REQUIRED TASK: From the entries below, copy out every line that contains the string "instances" and leave out all other lines.
#### DATA ROWS ####
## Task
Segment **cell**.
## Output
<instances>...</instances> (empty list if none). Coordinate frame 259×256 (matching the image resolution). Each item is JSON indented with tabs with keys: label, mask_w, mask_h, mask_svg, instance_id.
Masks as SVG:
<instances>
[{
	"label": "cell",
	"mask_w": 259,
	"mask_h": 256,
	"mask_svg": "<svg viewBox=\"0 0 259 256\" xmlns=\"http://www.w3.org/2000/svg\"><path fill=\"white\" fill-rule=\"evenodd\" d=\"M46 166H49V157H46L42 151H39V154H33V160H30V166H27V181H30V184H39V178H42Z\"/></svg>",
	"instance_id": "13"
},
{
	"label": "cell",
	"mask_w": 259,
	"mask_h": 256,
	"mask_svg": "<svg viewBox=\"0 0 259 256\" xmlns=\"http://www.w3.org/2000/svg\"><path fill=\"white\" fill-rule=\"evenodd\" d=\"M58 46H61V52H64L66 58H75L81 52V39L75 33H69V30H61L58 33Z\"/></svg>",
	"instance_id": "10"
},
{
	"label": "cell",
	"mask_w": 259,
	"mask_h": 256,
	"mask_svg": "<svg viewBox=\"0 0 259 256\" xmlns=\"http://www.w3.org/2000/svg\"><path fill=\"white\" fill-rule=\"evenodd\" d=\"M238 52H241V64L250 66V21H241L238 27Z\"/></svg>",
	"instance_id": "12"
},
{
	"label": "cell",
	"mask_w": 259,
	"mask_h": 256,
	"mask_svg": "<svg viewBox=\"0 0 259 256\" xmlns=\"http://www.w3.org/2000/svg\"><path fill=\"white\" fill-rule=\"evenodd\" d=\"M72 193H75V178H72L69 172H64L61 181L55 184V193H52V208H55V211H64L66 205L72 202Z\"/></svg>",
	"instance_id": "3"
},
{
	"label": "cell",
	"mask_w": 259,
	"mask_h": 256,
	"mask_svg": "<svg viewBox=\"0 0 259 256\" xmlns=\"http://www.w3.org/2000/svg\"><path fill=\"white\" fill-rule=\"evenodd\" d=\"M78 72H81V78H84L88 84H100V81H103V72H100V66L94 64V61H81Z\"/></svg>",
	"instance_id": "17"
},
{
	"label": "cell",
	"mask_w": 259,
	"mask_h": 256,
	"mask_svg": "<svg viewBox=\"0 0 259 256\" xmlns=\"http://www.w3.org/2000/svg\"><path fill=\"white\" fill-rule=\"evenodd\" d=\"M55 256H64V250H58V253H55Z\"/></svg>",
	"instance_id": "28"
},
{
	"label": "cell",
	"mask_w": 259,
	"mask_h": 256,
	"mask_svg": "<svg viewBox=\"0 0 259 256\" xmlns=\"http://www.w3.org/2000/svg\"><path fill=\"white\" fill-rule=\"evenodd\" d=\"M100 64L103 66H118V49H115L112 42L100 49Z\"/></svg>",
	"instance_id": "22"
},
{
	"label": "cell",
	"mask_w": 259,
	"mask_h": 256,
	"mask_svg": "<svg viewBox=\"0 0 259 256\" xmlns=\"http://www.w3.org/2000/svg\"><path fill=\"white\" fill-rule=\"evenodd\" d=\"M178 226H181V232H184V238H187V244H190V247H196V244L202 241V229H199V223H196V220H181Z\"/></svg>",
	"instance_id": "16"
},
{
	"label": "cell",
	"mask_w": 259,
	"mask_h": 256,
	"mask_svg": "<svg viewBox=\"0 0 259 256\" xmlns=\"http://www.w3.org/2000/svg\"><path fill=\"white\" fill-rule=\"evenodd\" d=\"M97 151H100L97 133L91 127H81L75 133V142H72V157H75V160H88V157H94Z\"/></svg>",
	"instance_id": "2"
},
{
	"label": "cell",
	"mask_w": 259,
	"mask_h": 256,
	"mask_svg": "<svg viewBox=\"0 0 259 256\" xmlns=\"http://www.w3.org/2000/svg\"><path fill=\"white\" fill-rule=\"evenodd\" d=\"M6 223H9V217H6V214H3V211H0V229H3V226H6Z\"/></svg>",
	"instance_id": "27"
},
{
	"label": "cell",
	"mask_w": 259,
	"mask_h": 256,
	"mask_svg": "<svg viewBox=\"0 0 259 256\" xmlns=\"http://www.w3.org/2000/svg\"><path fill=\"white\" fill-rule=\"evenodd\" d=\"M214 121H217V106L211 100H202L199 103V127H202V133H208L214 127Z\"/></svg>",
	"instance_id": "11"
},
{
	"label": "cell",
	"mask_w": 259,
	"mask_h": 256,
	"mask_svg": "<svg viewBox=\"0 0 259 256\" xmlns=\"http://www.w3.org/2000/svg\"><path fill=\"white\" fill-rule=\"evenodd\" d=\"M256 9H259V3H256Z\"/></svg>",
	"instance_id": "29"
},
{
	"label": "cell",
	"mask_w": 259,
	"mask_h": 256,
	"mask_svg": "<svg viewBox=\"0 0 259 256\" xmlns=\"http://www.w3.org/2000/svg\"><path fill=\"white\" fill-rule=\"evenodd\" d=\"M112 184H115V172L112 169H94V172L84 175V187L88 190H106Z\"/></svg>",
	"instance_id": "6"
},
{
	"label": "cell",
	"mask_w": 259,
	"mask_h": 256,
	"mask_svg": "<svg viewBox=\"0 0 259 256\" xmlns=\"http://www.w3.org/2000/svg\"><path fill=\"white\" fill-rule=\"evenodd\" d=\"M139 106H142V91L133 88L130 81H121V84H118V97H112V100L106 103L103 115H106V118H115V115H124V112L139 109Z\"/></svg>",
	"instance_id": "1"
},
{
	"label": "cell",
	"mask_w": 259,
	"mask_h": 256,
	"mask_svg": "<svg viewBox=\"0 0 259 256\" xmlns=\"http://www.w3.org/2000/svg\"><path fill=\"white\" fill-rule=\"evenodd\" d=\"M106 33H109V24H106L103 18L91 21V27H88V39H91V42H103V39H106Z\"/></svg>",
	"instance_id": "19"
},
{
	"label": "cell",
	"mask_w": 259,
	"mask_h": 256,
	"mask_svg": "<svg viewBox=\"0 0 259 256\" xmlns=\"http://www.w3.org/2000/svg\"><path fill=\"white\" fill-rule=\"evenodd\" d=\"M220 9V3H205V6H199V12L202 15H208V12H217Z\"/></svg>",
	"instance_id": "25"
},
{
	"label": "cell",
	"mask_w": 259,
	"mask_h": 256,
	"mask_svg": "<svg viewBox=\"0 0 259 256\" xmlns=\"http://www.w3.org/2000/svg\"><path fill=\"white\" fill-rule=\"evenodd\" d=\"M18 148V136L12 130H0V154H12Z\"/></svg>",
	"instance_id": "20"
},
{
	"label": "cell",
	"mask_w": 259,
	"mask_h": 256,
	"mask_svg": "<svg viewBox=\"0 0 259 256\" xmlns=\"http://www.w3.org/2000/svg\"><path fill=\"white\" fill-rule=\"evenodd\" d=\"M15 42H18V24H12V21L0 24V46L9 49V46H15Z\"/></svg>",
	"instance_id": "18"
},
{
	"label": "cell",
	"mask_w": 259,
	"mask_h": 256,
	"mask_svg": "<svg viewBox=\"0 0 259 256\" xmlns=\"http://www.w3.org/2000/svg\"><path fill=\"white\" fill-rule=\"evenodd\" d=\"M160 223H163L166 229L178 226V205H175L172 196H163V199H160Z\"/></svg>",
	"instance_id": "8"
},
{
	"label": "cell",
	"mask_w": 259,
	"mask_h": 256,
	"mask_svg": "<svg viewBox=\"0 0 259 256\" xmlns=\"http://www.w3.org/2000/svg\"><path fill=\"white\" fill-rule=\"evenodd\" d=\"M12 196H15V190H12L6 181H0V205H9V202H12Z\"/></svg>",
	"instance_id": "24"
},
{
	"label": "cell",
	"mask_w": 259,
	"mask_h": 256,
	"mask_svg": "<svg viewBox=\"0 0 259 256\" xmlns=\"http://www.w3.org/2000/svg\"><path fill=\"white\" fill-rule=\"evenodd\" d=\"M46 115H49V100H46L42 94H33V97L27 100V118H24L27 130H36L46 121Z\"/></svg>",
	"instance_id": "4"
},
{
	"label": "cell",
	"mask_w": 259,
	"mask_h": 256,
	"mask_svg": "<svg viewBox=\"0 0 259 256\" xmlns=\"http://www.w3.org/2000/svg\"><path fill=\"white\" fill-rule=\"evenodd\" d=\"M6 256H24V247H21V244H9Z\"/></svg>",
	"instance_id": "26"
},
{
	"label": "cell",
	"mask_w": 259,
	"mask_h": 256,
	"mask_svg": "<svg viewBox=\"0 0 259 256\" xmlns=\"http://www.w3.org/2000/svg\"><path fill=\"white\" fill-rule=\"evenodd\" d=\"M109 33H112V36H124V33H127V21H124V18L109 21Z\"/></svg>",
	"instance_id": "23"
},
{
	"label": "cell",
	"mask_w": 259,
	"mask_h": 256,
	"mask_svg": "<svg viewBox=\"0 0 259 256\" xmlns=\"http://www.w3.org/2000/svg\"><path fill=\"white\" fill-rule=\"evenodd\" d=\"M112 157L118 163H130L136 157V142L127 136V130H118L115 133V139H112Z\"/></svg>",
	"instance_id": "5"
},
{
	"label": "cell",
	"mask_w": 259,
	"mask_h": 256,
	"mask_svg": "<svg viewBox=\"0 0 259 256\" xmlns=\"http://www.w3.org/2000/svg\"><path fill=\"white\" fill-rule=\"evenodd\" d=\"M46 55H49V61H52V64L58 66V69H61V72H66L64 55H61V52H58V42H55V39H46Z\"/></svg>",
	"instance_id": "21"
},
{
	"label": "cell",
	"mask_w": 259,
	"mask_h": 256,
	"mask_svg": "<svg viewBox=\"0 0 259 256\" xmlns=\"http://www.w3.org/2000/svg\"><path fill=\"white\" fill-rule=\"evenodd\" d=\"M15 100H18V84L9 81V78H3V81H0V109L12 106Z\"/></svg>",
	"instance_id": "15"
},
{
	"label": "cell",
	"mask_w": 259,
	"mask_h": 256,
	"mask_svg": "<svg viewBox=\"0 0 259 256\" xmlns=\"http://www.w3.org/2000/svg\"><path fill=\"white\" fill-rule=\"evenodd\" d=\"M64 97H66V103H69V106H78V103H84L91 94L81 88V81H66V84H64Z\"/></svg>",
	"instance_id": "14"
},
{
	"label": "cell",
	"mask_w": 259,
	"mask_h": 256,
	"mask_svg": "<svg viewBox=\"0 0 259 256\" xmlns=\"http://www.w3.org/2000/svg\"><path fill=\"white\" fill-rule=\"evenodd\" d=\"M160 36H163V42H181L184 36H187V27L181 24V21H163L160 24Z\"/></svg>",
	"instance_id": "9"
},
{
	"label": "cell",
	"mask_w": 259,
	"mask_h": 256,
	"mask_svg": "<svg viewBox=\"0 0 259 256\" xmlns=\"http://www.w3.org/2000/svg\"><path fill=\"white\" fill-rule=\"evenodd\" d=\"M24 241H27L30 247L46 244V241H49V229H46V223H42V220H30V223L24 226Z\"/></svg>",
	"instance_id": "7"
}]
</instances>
####
TASK SOLUTION:
<instances>...</instances> (empty list if none). Coordinate frame 259×256 (matching the image resolution). Each item is JSON indented with tabs with keys: label, mask_w, mask_h, mask_svg, instance_id.
<instances>
</instances>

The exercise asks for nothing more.